Em resumo, o parecer conclui pela demissão de Dilma
pelas seguintes e justas causas: "a) ofensa aos art. 85, VI e art. 167, V
da Constituição Federal, e aos art. 10, item 4, e art. 11, item 2 da Lei no
1.079, de 1950 (a chamada Lei do Impeachment, acrescento), pela abertura de
créditos suplementares sem autorização do Congresso Nacional; e b) ofensa aos
art. 85, VI e art. 11, item 3 da Lei nº 1.079, de 1950, pela contratação ilegal
de operações de crédito com instituição financeira controlada pela União".

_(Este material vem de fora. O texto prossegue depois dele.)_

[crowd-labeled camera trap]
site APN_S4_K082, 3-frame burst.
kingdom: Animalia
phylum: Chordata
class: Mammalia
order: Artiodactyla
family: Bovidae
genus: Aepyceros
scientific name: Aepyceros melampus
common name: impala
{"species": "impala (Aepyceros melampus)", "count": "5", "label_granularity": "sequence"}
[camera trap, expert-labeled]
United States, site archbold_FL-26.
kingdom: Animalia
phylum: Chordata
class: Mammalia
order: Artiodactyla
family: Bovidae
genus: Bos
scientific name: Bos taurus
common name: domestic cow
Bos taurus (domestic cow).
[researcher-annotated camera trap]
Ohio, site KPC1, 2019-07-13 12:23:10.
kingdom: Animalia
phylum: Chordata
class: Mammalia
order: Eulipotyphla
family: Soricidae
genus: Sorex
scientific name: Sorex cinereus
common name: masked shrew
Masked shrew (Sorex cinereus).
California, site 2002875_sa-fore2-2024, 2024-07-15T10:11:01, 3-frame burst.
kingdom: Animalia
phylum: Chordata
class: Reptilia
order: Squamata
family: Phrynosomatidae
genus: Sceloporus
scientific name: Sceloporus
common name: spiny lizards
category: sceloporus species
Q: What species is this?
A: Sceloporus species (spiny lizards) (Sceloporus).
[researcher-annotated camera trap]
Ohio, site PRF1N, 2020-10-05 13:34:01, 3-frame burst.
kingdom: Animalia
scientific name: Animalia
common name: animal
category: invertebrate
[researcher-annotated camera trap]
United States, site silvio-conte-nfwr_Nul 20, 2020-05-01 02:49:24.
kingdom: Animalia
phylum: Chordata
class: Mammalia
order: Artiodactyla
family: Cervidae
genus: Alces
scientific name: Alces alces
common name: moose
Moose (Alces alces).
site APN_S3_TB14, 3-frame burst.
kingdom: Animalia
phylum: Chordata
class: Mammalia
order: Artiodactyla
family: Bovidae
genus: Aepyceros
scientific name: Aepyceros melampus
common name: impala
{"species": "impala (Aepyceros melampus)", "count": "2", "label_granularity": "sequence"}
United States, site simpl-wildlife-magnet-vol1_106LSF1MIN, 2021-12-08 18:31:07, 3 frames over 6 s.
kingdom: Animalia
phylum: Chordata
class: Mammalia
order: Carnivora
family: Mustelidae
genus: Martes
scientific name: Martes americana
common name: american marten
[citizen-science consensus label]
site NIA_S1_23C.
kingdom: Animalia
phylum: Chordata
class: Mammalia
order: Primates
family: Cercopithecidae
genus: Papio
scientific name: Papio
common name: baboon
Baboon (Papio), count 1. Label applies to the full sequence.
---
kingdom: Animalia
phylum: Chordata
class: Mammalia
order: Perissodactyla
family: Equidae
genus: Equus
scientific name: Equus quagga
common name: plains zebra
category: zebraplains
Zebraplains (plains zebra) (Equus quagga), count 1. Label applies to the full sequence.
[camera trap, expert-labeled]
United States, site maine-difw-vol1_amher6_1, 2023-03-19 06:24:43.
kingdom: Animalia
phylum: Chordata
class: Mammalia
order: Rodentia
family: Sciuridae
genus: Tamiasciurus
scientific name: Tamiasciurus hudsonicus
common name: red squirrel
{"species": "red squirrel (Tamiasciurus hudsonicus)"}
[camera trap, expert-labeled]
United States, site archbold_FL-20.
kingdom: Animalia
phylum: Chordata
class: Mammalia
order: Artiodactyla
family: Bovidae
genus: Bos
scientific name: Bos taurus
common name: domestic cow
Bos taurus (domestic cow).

Essas operações de crédito envolveram várias
instituições, o BNDES, o Banco do Brasil e a Caixa Econômica Federal, e ficaram
conhecidas como pedaladas fiscais. O parecer contém vários gráficos mostrando
que no governo Dilma elas cresceram abruptamente nessas instituições. Da mesma
forma caíram em dezembro de 2015, quando expressivo valor delas, R$ 56 bilhões
(!), foi quitado pelo Tesouro Nacional, mas só depois de o Tribunal de Contas
da União apontar que eram ilegais.
Uma decisão do Senado é sempre política, mas o
impeachment seria improvável se Dilma não estivesse na situação vulnerável em
que ficou por seus próprios atos. Punida por questões de finanças públicas
federais, entrou na história pelo golpe com que prostrou o equilíbrio dessas
finanças.
Voltando ao IE da UFRJ, ao buscar seu site no
Google, ele é informado seguido da missão desse instituto: "O IE-UFRJ
desenvolve atividades de ensino de graduação e pós-graduação, pesquisa e
extensão na área de Economia. Seu principal compromisso é apresentar e
discutir, de forma aprofundada e crítica, as principais vertentes do pensamento
econômico, sempre cultivando a pluralidade de visões e abordagens." Muito
bem!
Quem organizou o citado seminário talvez
argumentasse, para justificar a ausência dessa pluralidade, que ele trata do
pensamento político. Mas, aberto o site (www.ie.ufrj.br), logo no início é dito com
destaque: "Singular porque plural" - sem nenhuma restrição.
Ignoro se o Instituto de Economia já organizou ou
pretende realizar outros eventos sobre o assunto, em linha com sua missão
pluralista. Se não, estaria em dívida com ela.